OBJECTIVE
From the piece on luxury online below, copy the passage between "2. First conference" and "in luxury online?", inclusive.

BEGIN EXCERPTED TEXT

Luxury, Online. Where are we?

Luxury, Online. Where are we?
Amalia Agathou
Story by

Amalia Agathou

Amalia Agathou is the Community Director for The Next Web. She's studied Information and Communication Systems Engineering and has shared he Amalia Agathou is the Community Director for The Next Web. She's studied Information and Communication Systems Engineering and has shared her time between the startup and fashion scene. She has worked as an editor for The Next Web, House& Garden and Glamour magazine. Follow her on Twitter

In May I had the pleasure of attending the Luxury Interactive conference by WBR in London. As I’ve always balanced my life in between the tech and the luxury world I was eager to attend a conference about tech but with a brand new angle, putting away my geeky glasses.

The differences between a tech conference and a luxury conference, not that many:

1. Instead of beer you get to drink champagne

2. First conference in a while that I saw more blackberries than iPhones

3. People communicate with emails and SMS, not with DMs and tweets

4. You need business cards and not just a twitter handle to get in touch with someone

5. You can’t unlock the super swarm badge at a luxury conference, not that many luxury Foursquare users yet.

6. Instead of free stickers you get mini luxury items, like chocolate boxes.

Apart from that, the eagerness to test new technologies, to innovate, to create bonds online and get to the future… one day sooner, are the same. Luxury has the know-how of the looks, tech the know-how of engineering and as they are both extremely fast paced industries,one can only imagine what can be achieved if they blend their visions.

What’s hot in luxury online?

  • Transmedia. Shenan Reed from Morpheus Media, the agency responsible for the Marc Jacobs/Foursquare partnership, talked to us about it, highligthing the example of LOST, like Dave Watson at TNW conference. TV, PC, mobile campaigns are nothing but different chapters in the same book.
  • The power balance between bloggers/users and brands. There was a lot of discussion about control over a brand’s image and to what degree such a thing is efficient or even feasible in a 2.0 world. As Ronit Weinberg, Vice President of Ecommerce and Online advertising at Diane von Furstenberg, pointed out many brands work closely nowadays with bloggers, and referred to the DVF experiment and the Tavi phenomenon. Ian Jindal, Editor in Chief at Internet Retailing, said: ” bloggers, fashionistas suck on brands because brands have the money and they don’t, but as soon as they have the customers who will grovel?”. The faster brands realize they don’t own their brand anymore and find out the best ways to select and nurture their ambassadors among their fans, to make the most out of their love and criticism and last but not least focus on their products not just their “name”, the broader impact they’ll have.

END EXCERPTED TEXT
BEGIN ROWS

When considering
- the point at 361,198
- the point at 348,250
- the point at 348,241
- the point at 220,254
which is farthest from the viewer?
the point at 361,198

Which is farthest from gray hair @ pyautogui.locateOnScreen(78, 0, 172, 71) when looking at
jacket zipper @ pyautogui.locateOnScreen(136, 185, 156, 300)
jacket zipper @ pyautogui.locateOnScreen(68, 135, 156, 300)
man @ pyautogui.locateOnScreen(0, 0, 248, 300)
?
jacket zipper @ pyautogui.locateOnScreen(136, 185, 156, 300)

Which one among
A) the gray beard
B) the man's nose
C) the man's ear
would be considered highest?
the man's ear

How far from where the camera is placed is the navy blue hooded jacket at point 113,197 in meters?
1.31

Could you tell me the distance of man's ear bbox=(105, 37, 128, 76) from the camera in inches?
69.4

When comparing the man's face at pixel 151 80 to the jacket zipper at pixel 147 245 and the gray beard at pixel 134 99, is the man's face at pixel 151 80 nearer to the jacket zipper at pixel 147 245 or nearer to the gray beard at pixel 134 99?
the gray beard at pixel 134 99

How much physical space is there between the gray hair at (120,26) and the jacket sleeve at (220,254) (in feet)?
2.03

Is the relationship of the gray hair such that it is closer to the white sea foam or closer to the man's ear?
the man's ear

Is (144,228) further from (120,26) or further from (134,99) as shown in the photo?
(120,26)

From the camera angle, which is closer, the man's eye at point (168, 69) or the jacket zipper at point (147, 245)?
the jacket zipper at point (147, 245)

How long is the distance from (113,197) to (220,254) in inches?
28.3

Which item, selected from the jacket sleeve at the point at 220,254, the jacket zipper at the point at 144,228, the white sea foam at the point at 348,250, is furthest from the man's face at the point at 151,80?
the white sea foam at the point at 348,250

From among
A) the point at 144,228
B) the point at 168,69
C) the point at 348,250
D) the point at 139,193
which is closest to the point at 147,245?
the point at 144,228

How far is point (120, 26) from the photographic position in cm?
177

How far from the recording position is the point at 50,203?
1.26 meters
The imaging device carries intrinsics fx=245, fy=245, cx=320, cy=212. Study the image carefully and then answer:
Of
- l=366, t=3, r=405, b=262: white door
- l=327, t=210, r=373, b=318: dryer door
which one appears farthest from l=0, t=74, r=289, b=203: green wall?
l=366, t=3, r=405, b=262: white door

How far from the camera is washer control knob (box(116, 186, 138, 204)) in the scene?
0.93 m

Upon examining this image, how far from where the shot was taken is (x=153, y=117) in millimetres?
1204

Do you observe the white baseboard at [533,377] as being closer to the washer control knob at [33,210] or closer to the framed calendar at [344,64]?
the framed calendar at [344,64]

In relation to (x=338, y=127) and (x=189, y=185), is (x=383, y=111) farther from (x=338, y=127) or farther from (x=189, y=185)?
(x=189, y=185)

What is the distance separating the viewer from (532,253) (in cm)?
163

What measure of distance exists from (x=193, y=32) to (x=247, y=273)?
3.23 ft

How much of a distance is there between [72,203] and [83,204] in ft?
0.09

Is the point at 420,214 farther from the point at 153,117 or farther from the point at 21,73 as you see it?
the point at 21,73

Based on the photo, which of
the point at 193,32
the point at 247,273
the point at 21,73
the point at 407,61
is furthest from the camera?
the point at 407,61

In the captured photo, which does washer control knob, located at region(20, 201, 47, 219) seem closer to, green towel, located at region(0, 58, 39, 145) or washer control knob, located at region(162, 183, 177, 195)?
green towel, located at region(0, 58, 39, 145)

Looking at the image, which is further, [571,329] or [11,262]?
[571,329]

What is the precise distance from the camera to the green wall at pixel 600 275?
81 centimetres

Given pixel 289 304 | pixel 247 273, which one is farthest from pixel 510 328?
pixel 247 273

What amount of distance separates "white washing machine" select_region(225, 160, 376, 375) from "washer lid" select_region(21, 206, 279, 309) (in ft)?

END ROWS

EXERCISE RESPONSE
2. First conference in a while that I saw more blackberries than iPhones

3. People communicate with emails and SMS, not with DMs and tweets

4. You need business cards and not just a twitter handle to get in touch with someone

5. You can’t unlock the super swarm badge at a luxury conference, not that many luxury Foursquare users yet.

6. Instead of free stickers you get mini luxury items, like chocolate boxes.

Apart from that, the eagerness to test new technologies, to innovate, to create bonds online and get to the future… one day sooner, are the same. Luxury has the know-how of the looks, tech the know-how of engineering and as they are both extremely fast paced industries,one can only imagine what can be achieved if they blend their visions.

What’s hot in luxury online?